If you are an avid gamer who likes to have a game handy at all times, Jon Mietling’s Palm Island might be just the ticket.
The game comes in a travel case that even has a lanyard ready for easy transport. The hard plastic case is about the size of a pack of cigarettes, so it will pack easy.
Palm Island is a good travel game because it is primarily a solo game, but can also be played by two. I can imagine how handy a solo game would have been in a near eight-hour flight delay at the Regina airport earlier this year.
The really neat aspect of Palm Island is that it doesn’t even require a table. It can basically be played holding the cards – yes it is a card game – in one hand.
So what exactly is Palm Island all about?
“Take control of a budding village that has just begun to take root on this new island. With your help, it will rise to greater strength and grow into a thriving island village. Will you invest in resources to increase population, establish markets to trade goods, or expand your village and build temples to gain victory points? It is all up to you as you shape your own island,” details the compact ruleset.

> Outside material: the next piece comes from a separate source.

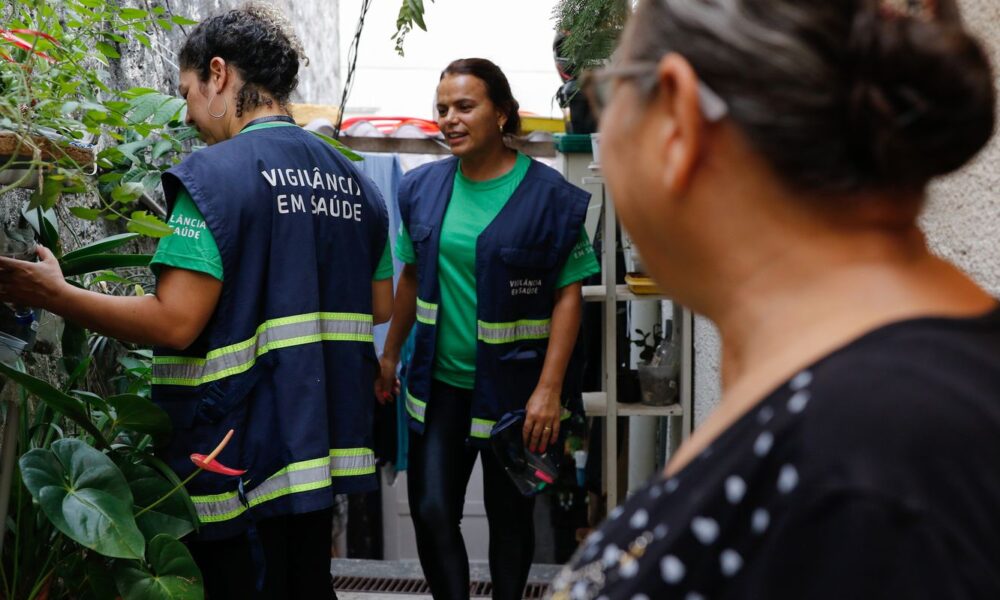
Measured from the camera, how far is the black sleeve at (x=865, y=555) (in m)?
0.50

“Using a deck of just 17 cards, you will upgrade and transform each of your cards to gain more resources, abilities, and victory points. The game ends after eight rounds of play. Complete your objective or get high score to win.”

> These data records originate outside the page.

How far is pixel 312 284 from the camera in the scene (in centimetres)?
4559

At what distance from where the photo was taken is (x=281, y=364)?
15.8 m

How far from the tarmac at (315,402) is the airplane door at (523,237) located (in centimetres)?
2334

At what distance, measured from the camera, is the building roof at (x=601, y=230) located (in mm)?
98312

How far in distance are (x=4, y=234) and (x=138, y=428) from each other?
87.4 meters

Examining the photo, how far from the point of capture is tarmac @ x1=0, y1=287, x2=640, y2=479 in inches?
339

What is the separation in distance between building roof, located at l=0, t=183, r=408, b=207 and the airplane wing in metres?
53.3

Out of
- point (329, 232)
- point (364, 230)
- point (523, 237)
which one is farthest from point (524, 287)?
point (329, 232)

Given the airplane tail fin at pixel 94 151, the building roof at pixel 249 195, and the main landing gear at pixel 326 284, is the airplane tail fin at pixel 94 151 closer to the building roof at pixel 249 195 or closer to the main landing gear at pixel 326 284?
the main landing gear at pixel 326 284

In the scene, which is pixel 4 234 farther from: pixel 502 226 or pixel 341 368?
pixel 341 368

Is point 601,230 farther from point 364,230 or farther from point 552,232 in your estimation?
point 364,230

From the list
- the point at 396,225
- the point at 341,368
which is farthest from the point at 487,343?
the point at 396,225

Each turn, you must do one of two things; either take an action on one of the top two cards of your deck, or discard the top card of your deck.
When taking an action, choose one of the three actions that may be present on the active area of the card. The three actions are store, rotate, or flip.
That is the core of the game, manipulating the card position of the small deck in your hand to facilitate other actions.
To use a card’s action, you must pay the cost. This is done using stored resources by rotating the stored resource(s) counter clockwise, making sure to retain their position in the deck.
At the end of each round, you retain any stored resources. At the end of eight rounds, the game ends and you must calculate your score.
“Once you have completed all eight rounds of play, add up all victory points which are marked with a star on the active area of each card in your deck. If you are playing solo or cooperative, compare your score with the chart to see how your village shapes up.
“When playing competitive against one or more opponents, the person with the highest score is the winner. In case of a tie, each player must add up their upgrades and the player with the most upgrades wins. If there is still a tie, the player with the most stored resources wins.”
Since this game is rather unique in its play, there are several online videos to help get the hang of things.